### Try it
An exact restatement of all the data is required, with the pictures left out.
==== Task data
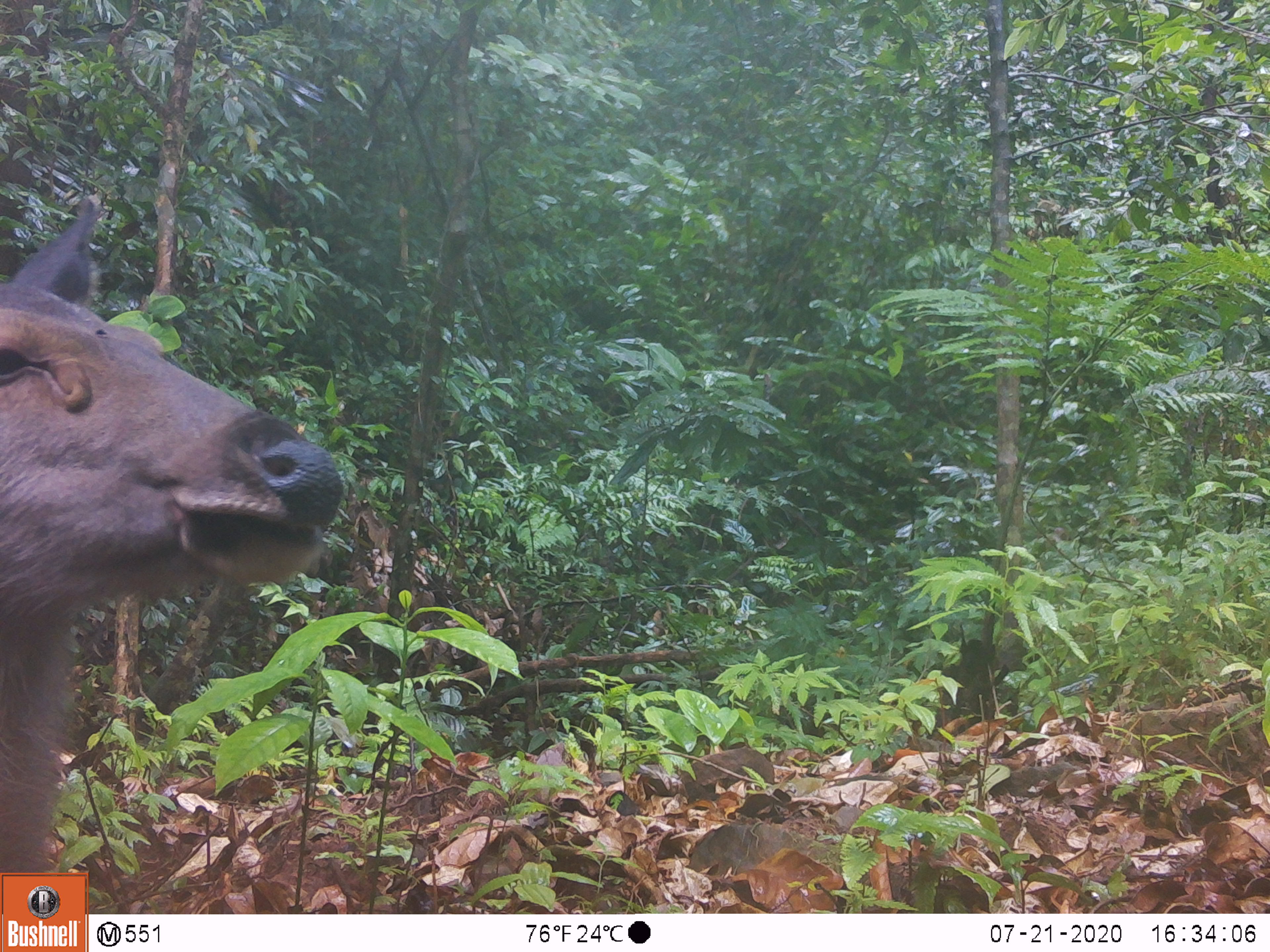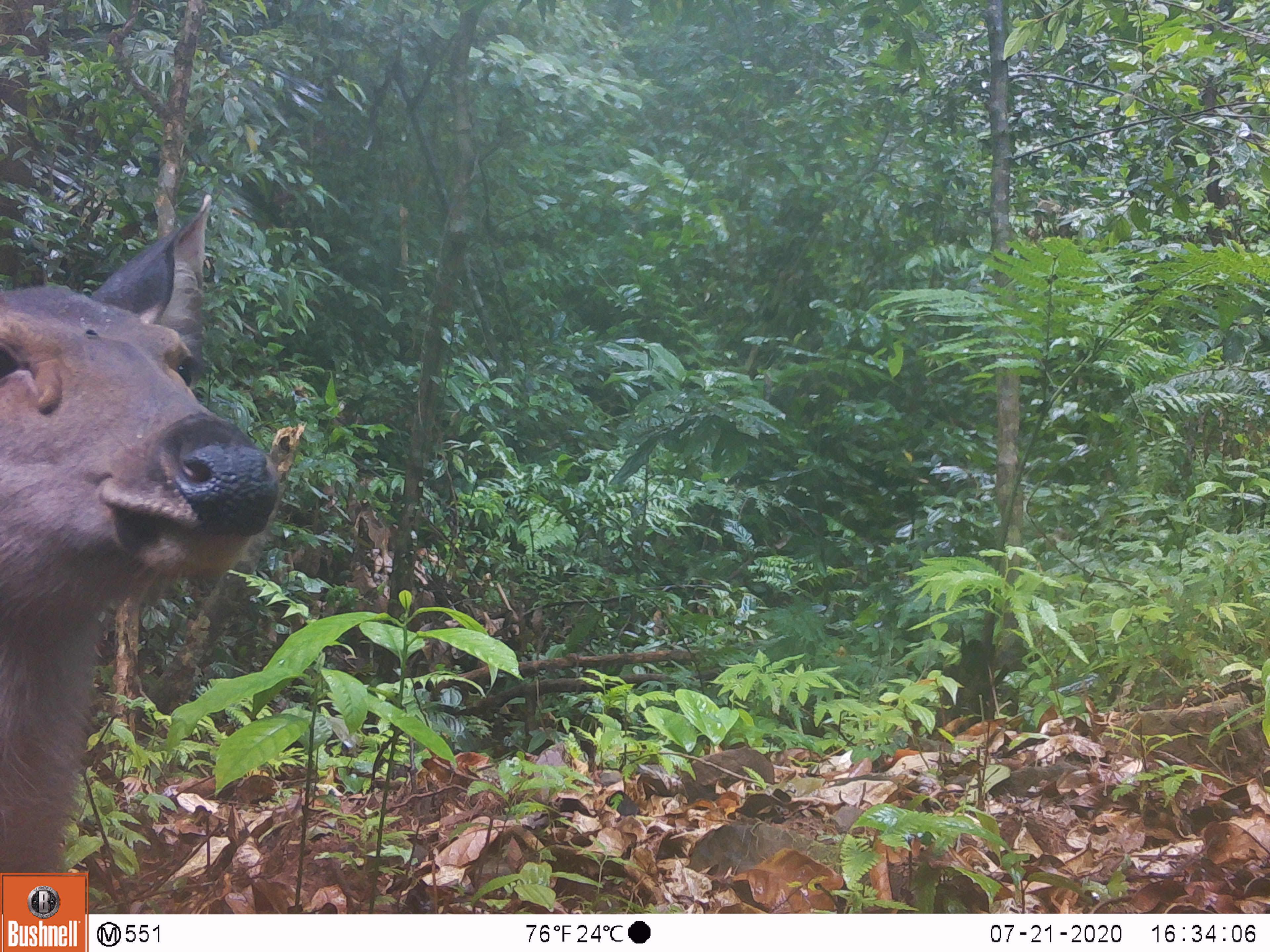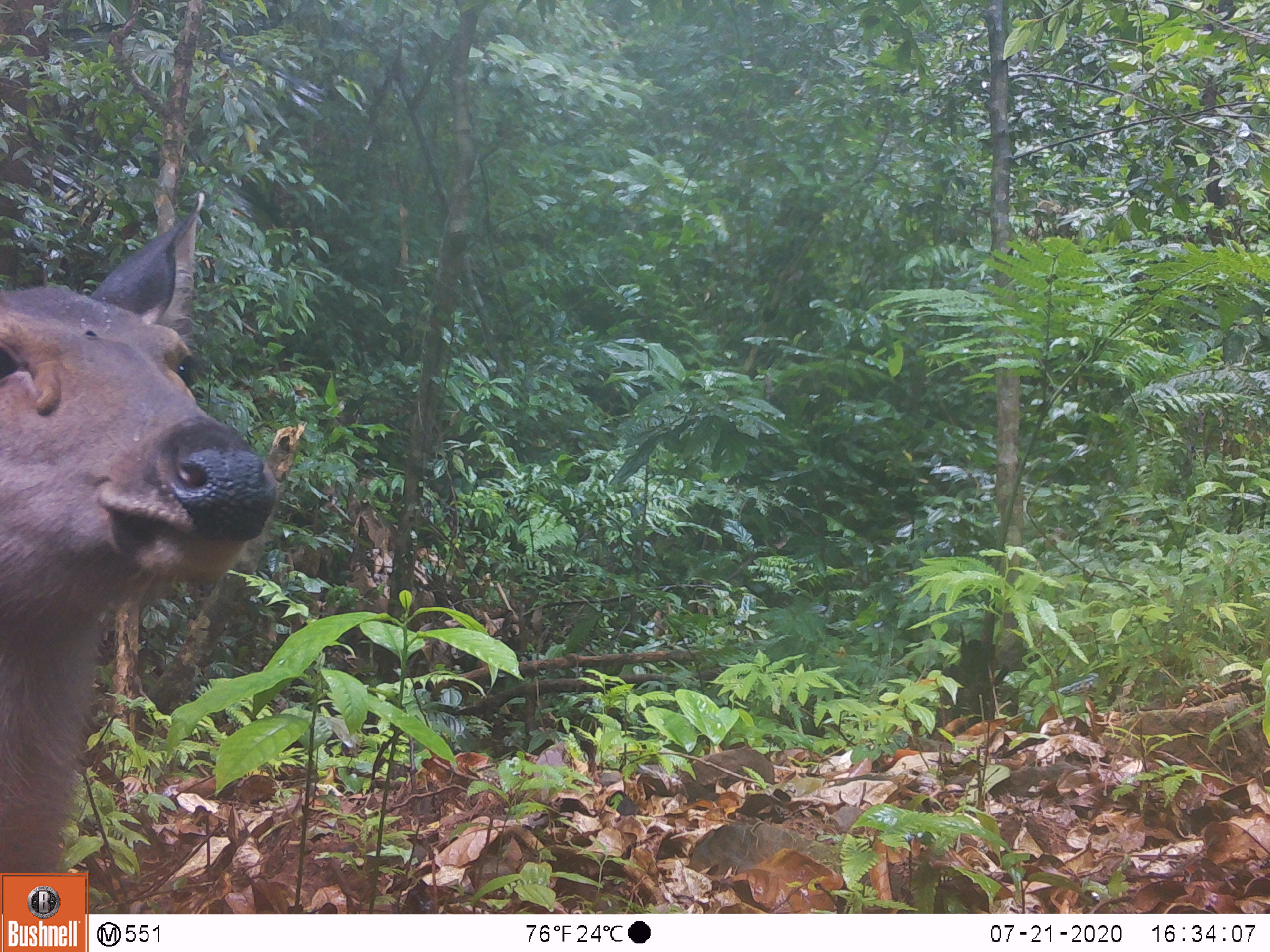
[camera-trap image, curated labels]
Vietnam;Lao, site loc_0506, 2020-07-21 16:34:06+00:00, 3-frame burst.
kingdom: Animalia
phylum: Chordata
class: Mammalia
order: Artiodactyla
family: Cervidae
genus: Rusa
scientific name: Rusa unicolor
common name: sambar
Sambar (Rusa unicolor). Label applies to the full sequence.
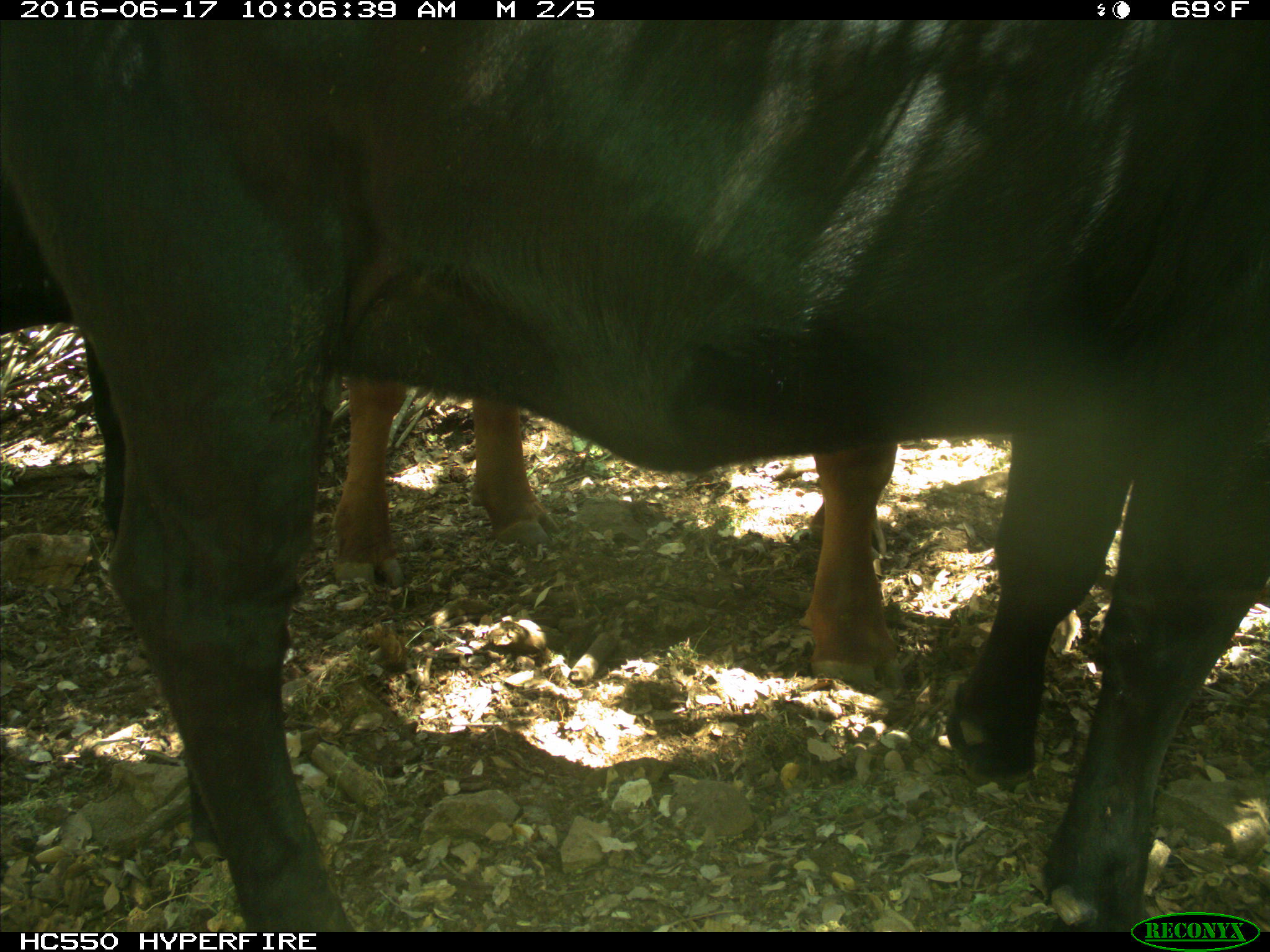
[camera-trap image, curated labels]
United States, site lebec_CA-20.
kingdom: Animalia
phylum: Chordata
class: Mammalia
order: Artiodactyla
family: Bovidae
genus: Bos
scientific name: Bos taurus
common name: domestic cow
========
### Expected answer
[camera-trap image, curated labels]
Vietnam;Lao, site loc_0506, 2020-07-21 16:34:06+00:00, 3-frame burst.
kingdom: Animalia
phylum: Chordata
class: Mammalia
order: Artiodactyla
family: Cervidae
genus: Rusa
scientific name: Rusa unicolor
common name: sambar
Sambar (Rusa unicolor). Label applies to the full sequence.
[camera-trap image, curated labels]
United States, site lebec_CA-20.
kingdom: Animalia
phylum: Chordata
class: Mammalia
order: Artiodactyla
family: Bovidae
genus: Bos
scientific name: Bos taurus
common name: domestic cow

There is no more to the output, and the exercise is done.